すぐに、資金と物資を集め、翌3月13日、宮城県仙台市荒浜区を目指しました。

そこで怒涛の3日間を過ごし、犬1頭と猫4匹を保護して広島へ戻りました。

広島へ帰ると、私が3日も留守をしたため、スタッフや勤務先の院長たちは思いのほか疲れていました。

そんな中「猫6匹の保護依頼」が来ました。3月14日に私たちの仙台での救助シーンがテレビの全国放送で流れたからです。

いろいろと気兼ねもありましたが、また3日ほど休暇をもらい、再び宮城県へ入りました。

仙台市は私の想像をはるかに超え震災後わずか一週間で復興意欲に溢れており、岩沼市で猫6匹を引き取ったその足で「放射能が漏れて近寄れない」とラジオが言っていた福島を目指しました。

 

福島県南相馬市に入ると、目に入るものすべてが一変し、危険を教えるポールもなく、陥没して水没したまま放置された国道6号線。そのすぐ向うには食べ物を探して彷徨う犬たちでした。それは今まで見たことのない空恐ろしい光景でした。身震いしましたが、すぐに「ここが私の居場所だ」と思いました。

もう迷うこともなく誰にも気兼ねすることもなく、福島の「福島第一原発20km圏内」と言われているこの場所で彷徨う犬たちを救助し続けよう。

その時の決意は、福島第一原発20km圏内が警戒区域に指定され、なお強まり、置き去りにされた犬や猫を救助し、安定した保護生活を提供するために、栃木県那須塩原市に大型保護施設を建設し、今もそこを拠点に福島被災動物の保護・育成活動を続けております。

 

この度、公益財団法人社会貢献支援財団という歴史ある立派な財団から、人命救助ではなく動物の救助活動を行っていた私たちを東日本大震災における貢献者として表彰していただき、言葉では表現できないほど感謝いたしております。

今後は動物愛護団体として名誉ある表彰の名に恥じない活動を続けて行く所存です。

この度は本当にありがとうございました。

資料抜粋
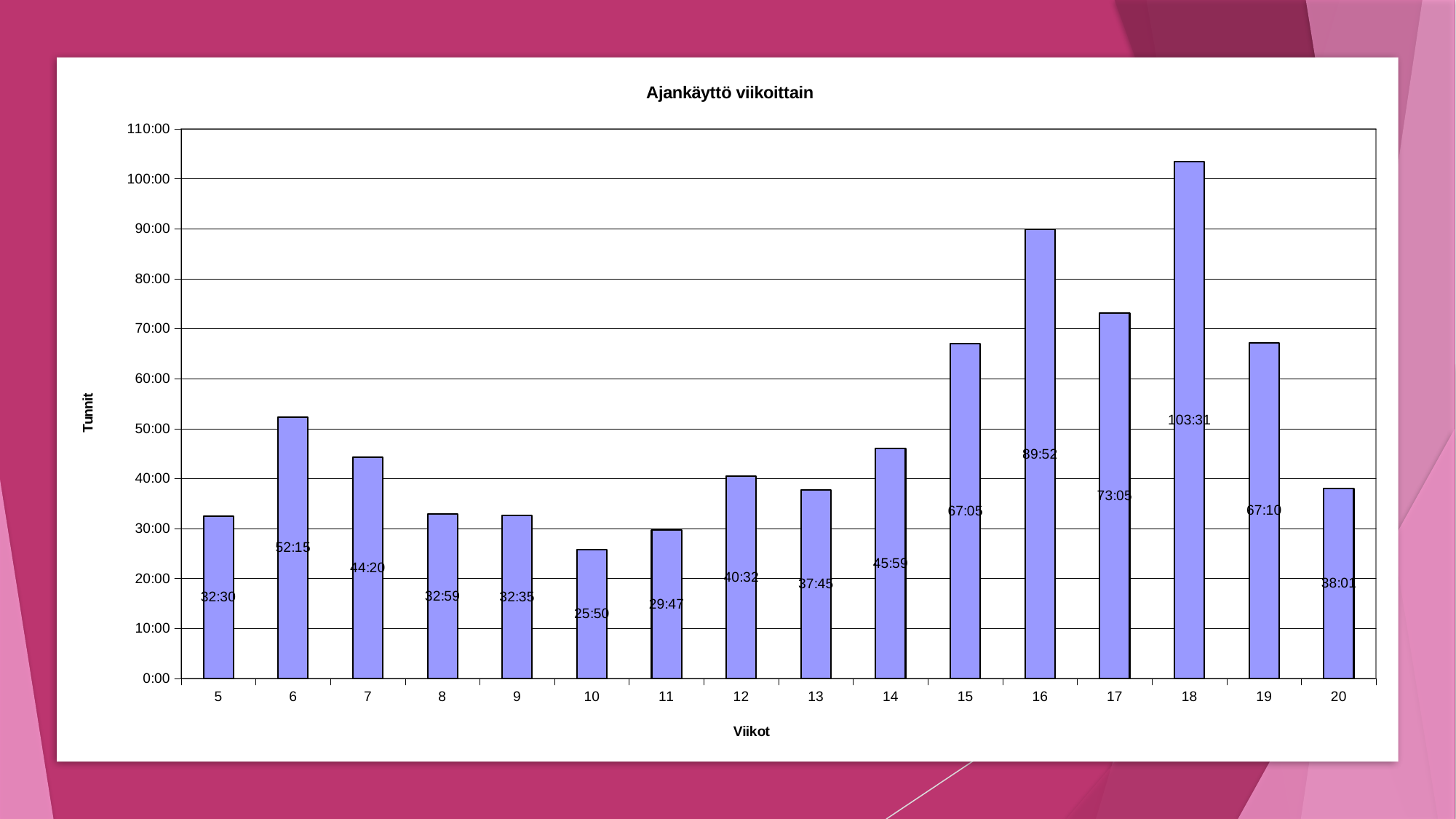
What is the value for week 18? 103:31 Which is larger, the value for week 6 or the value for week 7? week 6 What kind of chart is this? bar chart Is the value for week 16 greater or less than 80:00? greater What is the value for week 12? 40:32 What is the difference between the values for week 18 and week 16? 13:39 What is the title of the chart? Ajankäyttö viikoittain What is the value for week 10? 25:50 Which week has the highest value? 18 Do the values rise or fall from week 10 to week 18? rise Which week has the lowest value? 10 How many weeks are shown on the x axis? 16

課題
本文から、「福島県南相馬市に入ると、目に」で始まり「今後は動物愛護団体として名誉ある表彰の名に恥じない活動を続けて行く所存です。」で終わる部分を一字一句変えずに書き写してください。

解答
福島県南相馬市に入ると、目に入るものすべてが一変し、危険を教えるポールもなく、陥没して水没したまま放置された国道6号線。そのすぐ向うには食べ物を探して彷徨う犬たちでした。それは今まで見たことのない空恐ろしい光景でした。身震いしましたが、すぐに「ここが私の居場所だ」と思いました。

もう迷うこともなく誰にも気兼ねすることもなく、福島の「福島第一原発20km圏内」と言われているこの場所で彷徨う犬たちを救助し続けよう。

その時の決意は、福島第一原発20km圏内が警戒区域に指定され、なお強まり、置き去りにされた犬や猫を救助し、安定した保護生活を提供するために、栃木県那須塩原市に大型保護施設を建設し、今もそこを拠点に福島被災動物の保護・育成活動を続けております。

 

この度、公益財団法人社会貢献支援財団という歴史ある立派な財団から、人命救助ではなく動物の救助活動を行っていた私たちを東日本大震災における貢献者として表彰していただき、言葉では表現できないほど感謝いたしております。

今後は動物愛護団体として名誉ある表彰の名に恥じない活動を続けて行く所存です。